There is an IEEE standard, (Std 80-2000) that has all of the real research compiled, Iwire had some nice links where that info was based off IEEE 80.
The resistance of the human body can vary dramatically depending on several factors, sex, weight, diet, etc. But really those don;t make much of a difference. Essentially it is the skin, along with such factors as area of contact, tightness of contact, dryness or wetness of the skin, and cuts, abrasions, or blisters that introduce the variables.
Excluding the skin, human body resistance (Internally) is about 250 Ohms per arm or leg, and 100-500 Ohms for the torso. Unless the skin is punctured, the skin will provide additional resistance. The worst-case scenario is considered to be 500 Ohms hand-to-hand. Some typical values of skin resistance are:
Condition of contact Resistance (Ohms)
Dry Wet
Finger touch 40 k-1 M 4-15 k
Hand holding wire 15-50 k 3-6 k
Finger-thumb grasp 10-30 k 2-5 k
Hand holding pliers 5-10 k 1-3 k
Hand around pipe (or drill) 1-3 k 0.5-1.5 k
Palm touch 3-8 k 1-2 k
Two hands around pipe 0.5-1.5 k 250-750
Hand immersed -------- 200-500
Foot immersed -------- 100-300
Using these typical values, a person can estimate their approximate body resistance. Let?s say a person grabs a wire in a 480/277V panel that they assumed was deenergized while touching the panel door with the other hand. The worker would have about:
250 ohms for the arm +
250 Ohms for the other arm +
32,500 Ohms for the skin
A total resistance of about 33,000 Ohms
277V/33,000 Ohms = 8.4 mA (Mild shock)
Now lets look at the same scenario, but this time with wet or sweaty skin.
250 ohms for the arm +
250 Ohms for the other arm +
4500 Ohms for the skin
A total resistance of about 5000 Ohms
277V/5500 Ohms = 55.4 mA (Respiratory Paralysis, possible fibrillation, may be fatal)
What a difference huh? We can't control when we sweat, or what our skin resistance will be at any given time.

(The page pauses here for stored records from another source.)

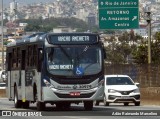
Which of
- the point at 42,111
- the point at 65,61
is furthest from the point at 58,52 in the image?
the point at 42,111

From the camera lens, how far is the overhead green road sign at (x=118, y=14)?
45500 millimetres

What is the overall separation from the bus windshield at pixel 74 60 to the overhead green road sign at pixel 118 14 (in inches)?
617

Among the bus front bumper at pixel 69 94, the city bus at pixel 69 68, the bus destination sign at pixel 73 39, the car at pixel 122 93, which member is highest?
the bus destination sign at pixel 73 39

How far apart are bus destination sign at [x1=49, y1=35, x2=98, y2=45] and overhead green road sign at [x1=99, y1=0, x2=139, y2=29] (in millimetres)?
15330

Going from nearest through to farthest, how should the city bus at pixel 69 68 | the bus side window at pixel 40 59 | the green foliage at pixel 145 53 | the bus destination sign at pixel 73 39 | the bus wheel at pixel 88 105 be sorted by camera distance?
1. the city bus at pixel 69 68
2. the bus side window at pixel 40 59
3. the bus destination sign at pixel 73 39
4. the bus wheel at pixel 88 105
5. the green foliage at pixel 145 53

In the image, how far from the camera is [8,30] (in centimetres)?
17762

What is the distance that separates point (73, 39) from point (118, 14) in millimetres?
15845

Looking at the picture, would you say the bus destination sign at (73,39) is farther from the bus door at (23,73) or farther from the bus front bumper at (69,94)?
the bus door at (23,73)

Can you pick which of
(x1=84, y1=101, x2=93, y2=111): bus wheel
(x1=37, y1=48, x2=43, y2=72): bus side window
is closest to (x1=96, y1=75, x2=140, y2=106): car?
(x1=84, y1=101, x2=93, y2=111): bus wheel

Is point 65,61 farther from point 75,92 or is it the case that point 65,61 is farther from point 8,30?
point 8,30

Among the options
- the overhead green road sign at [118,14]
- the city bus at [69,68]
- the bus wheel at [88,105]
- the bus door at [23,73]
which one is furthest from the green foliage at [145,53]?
the city bus at [69,68]

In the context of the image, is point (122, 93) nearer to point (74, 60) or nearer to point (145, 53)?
point (74, 60)

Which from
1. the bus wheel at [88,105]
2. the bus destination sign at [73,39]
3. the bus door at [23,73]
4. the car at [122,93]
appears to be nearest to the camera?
the bus destination sign at [73,39]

Wearing rubber soled shoes (OSHA requirement for all electrical workers) and rubber gloves can make all these variables for skin resistance irrevelent.
Materials Resistance (Ohms)
Rubber gloves or soles More than 20 M
Dry concrete above grade 1-5 M
Dry concrete on grade 0.2-1 M
Leather sole, dry 100-500 k
Leather sole, damp 5-20k
Wet concrete on grade 1-5 k
Now to answer the OP's question. Yes, OSHA used some values to derive the 50V working rule. They assumed a worse case human body resistance of 500 Ohms and the 100mA fibrilation threshhold, 500 Ohms times 0.1A = 50V.